Reputation: 189
I have a for loop below that runs a few functions and appends the result to a list. The list 'results' will end up with 12 elements (3 functions x 4 loop iterations = 12).
How can I parallelize this? Since my loop will iterate 4 times, does that mean I can only use 4 threads/cores?
results = []
for points in [250, 500, 1000, 4000]:
df_dx, db_dy = simulate_cointegration(num_points=points, stax=0.0100, stay=0.0050, coex=0.0200,
coey=0.0200)
johansen_results = johansen_test(df_dx, db_dy)
cadf_results = cadf_test(df_dx, db_dy)
po_results = po_test(df_dx, db_dy)
results.append(johansen_results)
results.append(cadf_results)
results.append(po_results)
Upvotes: 0
Views: 486
Reputation: 549
This is a basic answer to how you can parallelize your computations. Note Thymen's comment explaining that this answer is limited to the usage of 1 core. So if you can run 4 threads on your core, you'll potentially go 4 times faster (surely less in reality).
import threading
results = []
# 1. create & start the first 4 threads (one per point value)
test_threads = []
def point_task(points):
# you have to do this computation once before you can run your 3 test threads
df_dx, db_dy = simulate_cointegration(num_points=points, stax=0.0100, stay=0.0050, coex=0.0200, coey=0.0200)
# each thread will do some computation & appends the results
thread1 = threading.Thread(target=lambda dx, dy: results.append(johansen_test(dx, dy)), args=(df_dx, db_dy))
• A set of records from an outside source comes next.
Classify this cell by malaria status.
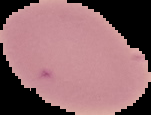

It is uninfected.

Summary:
  - Preparation: thin blood smear
  - Image size: 151×115 pixels
  - Image type: segmented cell region on a black background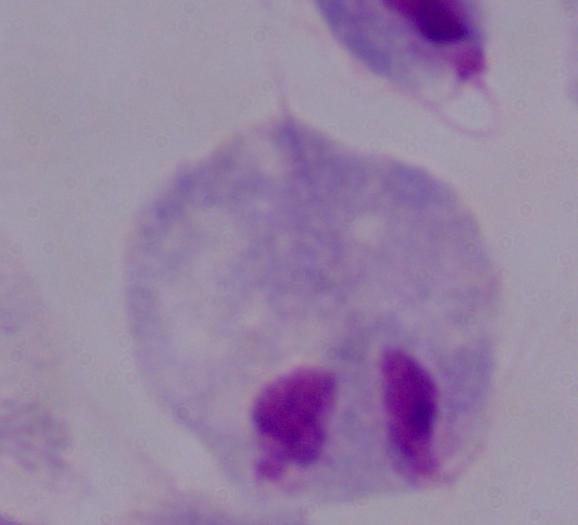
magnification = 1000x
modality = photomicrograph
identification = trichomonad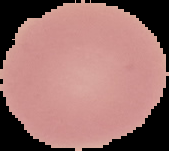
Summary:
  - Malaria status: uninfected
  - Image size: 169×151 pixels
  - Image type: segmented cell region with the area outside set to black
  - Preparation: thin blood film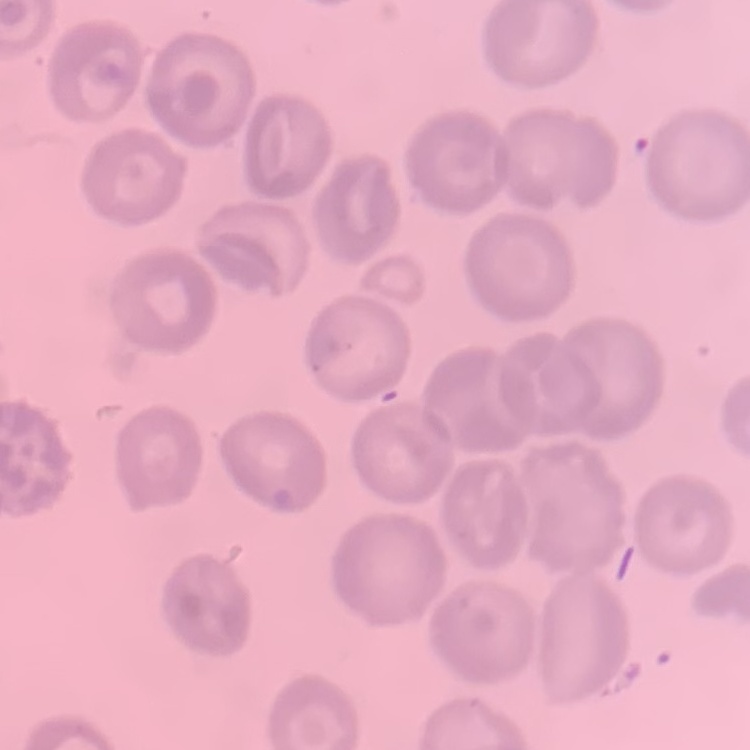
red blood cell morphology = no rouleaux formation
preparation = thin blood film
image type = square crop of a larger photomicrograph
stain = Field's or Giemsa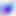
Summary:
  - Identification: Toxoplasma gondii
  - Magnification: 400x
  - Modality: micrographName the parasite shown.
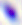
Toxoplasma gondii.

Summary:
  - Magnification: 400x
  - Modality: micrograph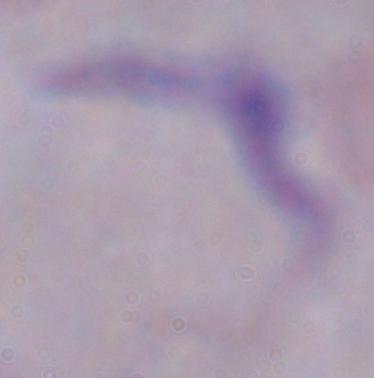
magnification = 1000x
modality = photomicrograph
identification = trypanosomeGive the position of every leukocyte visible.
thread2 = threading.Thread(target=lambda dx, dy: results.append(cadf_test(dx, dy)), args=(df_dx, db_dy))
thread3 = threading.Thread(target=lambda dx, dy: results.append(po_test(dx, dy)), args=(df_dx, db_dy))
# remember the three tasks to call thread.join() at the end
test_threads.append(thread1)
test_threads.append(thread2)
test_threads.append(thread3)
# then start all the tasks while you prepare the others
thread1.start()
thread2.start()
thread3.start()
# 2. create one thread per point value, each thread will create three new threads
points_threads = []
for points in [250, 500, 1000, 4000]:
thread = threading.Thread(target=point_task, args=(points,))
points_threads.append(thread)
# 3. start all the threads
for thread in points_threads:
thread.start()
# 4. make sure the first four threads are finished before making sure the test_threads are over as well
# this is because if one of the first threads is no over yet, then you might have a missing thread in 'tests_threads' on which you won't be able to call '.join()'
for thread in points_threads:
thread.join()
for thread in tests_threads:
thread.join()
print(results)
So if use a simple implementation of the other methods :
#!/usr/bin/env python
# -*- coding: utf-8 -*-
def simulate_cointegration(num_points=100, stax=0.0100, stay=0.0050, coex=0.0200, coey=0.0200):
return 1, 1
def johansen_test(dx, dy):
return 1
def cadf_test(dx, dy):
return 2
def po_test(dx, dy):
return 3
Then you get the following results:
print(results)
>>> [1, 2, 1, 3, 1, 2, 1, 3, 2, 3, 2, 3]
If you wish to use more cores, see multiprocessing or MPI.
Also, I am not sure how Python manages the critical resources, but you might want to use locks on your results list or replace it with queues for good practice.
Edit : just found this answer Are lists thread-safe?. So you should be able to keep your list as a simple python list, as long as you keep to the threading
module and do not use multiprocessing
or something else.
Upvotes: 1